Должно быть, мои слова задели ее за живое. Ренетт побледнела. Хотя для меня эти слова ничего особенно не значили. Никакой враждебности к немцам я не чувствовала. Даже когда говорила себе, что они убили отца, что его убийца, может, даже находится здесь, прямо здесь, в Анже, всего в часе езды на велосипеде по этой дороге, что он пьет «Gros-Plant» где-нибудь в табачном баре и курит сигареты «голуаз». Образ был ярок в сознании, но при этом лишен жизненной силы. Возможно, потому, что лицо отца уже почти стерлось в памяти. Возможно, это было связано с тем, что дети редко участвуют в столкновениях взрослых, а взрослые редко понимают внезапные приступы необъяснимой агрессии, внезапно возникающие у детей.
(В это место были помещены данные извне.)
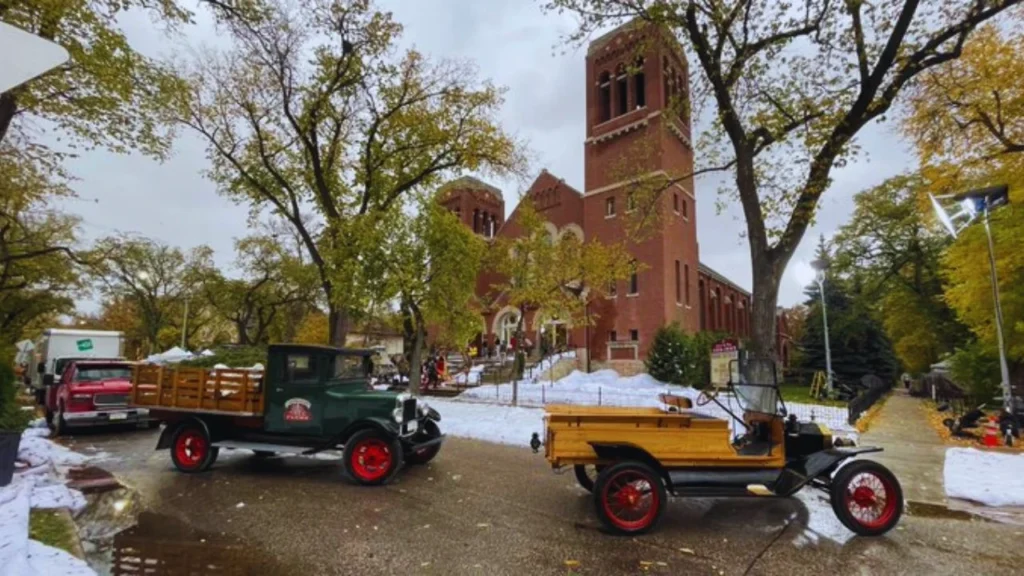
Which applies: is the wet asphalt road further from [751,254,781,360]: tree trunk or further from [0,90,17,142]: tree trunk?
[0,90,17,142]: tree trunk

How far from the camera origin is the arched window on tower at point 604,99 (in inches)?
1276

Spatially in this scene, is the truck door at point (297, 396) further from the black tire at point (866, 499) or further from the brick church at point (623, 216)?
the brick church at point (623, 216)

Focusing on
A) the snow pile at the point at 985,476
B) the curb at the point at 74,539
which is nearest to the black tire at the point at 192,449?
the curb at the point at 74,539

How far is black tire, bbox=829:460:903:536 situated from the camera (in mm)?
5328

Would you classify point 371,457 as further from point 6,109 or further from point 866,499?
point 6,109

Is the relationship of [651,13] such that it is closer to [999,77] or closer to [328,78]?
[999,77]

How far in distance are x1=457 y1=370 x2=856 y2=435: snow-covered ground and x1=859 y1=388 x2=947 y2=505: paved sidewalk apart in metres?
0.87

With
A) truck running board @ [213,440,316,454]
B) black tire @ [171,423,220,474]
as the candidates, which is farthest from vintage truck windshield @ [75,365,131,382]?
truck running board @ [213,440,316,454]

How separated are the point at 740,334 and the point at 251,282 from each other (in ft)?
129

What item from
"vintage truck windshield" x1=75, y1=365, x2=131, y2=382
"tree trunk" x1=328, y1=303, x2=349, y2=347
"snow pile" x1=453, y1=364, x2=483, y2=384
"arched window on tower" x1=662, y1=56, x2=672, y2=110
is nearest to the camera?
"vintage truck windshield" x1=75, y1=365, x2=131, y2=382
Тон у меня был важный, осуждающий, но цель моя не имела ни малейшего отношения ни к моему отцу, ни к Франции, ни к войне. Я хотела, чтоб они меня снова приняли в свою компанию, чтоб отнеслись как к большой и умеющей хранить секреты. И еще я хотела в кино, хотела увидеть Лорел и Харди или Белу Лугоши или Хамфри Богарта, хотела сидеть в мерцающей тьме между Кассисом и Рен-Клод, хорошо бы с кулечком жареной картошки в кулаке или с кусочком лакрицы.

Ренетт покачала головой.

— Ты спятила, — сказала она наконец. — Знаешь же, мать ни за что не отпустит тебя в город одну. Ты еще маленькая. И потом…

— Зачем одну? Я могу проехаться на твоем или Кассисовом багажнике, — упрямо гнула я.

Сестра брала материн велосипед, а Кассис ездил в школу на отцовском — неуклюжей черной махине.

Пешком до города было слишком далеко, а без велосипедов они вынуждены были бы жить в пансионе при школе, как многие деревенские дети.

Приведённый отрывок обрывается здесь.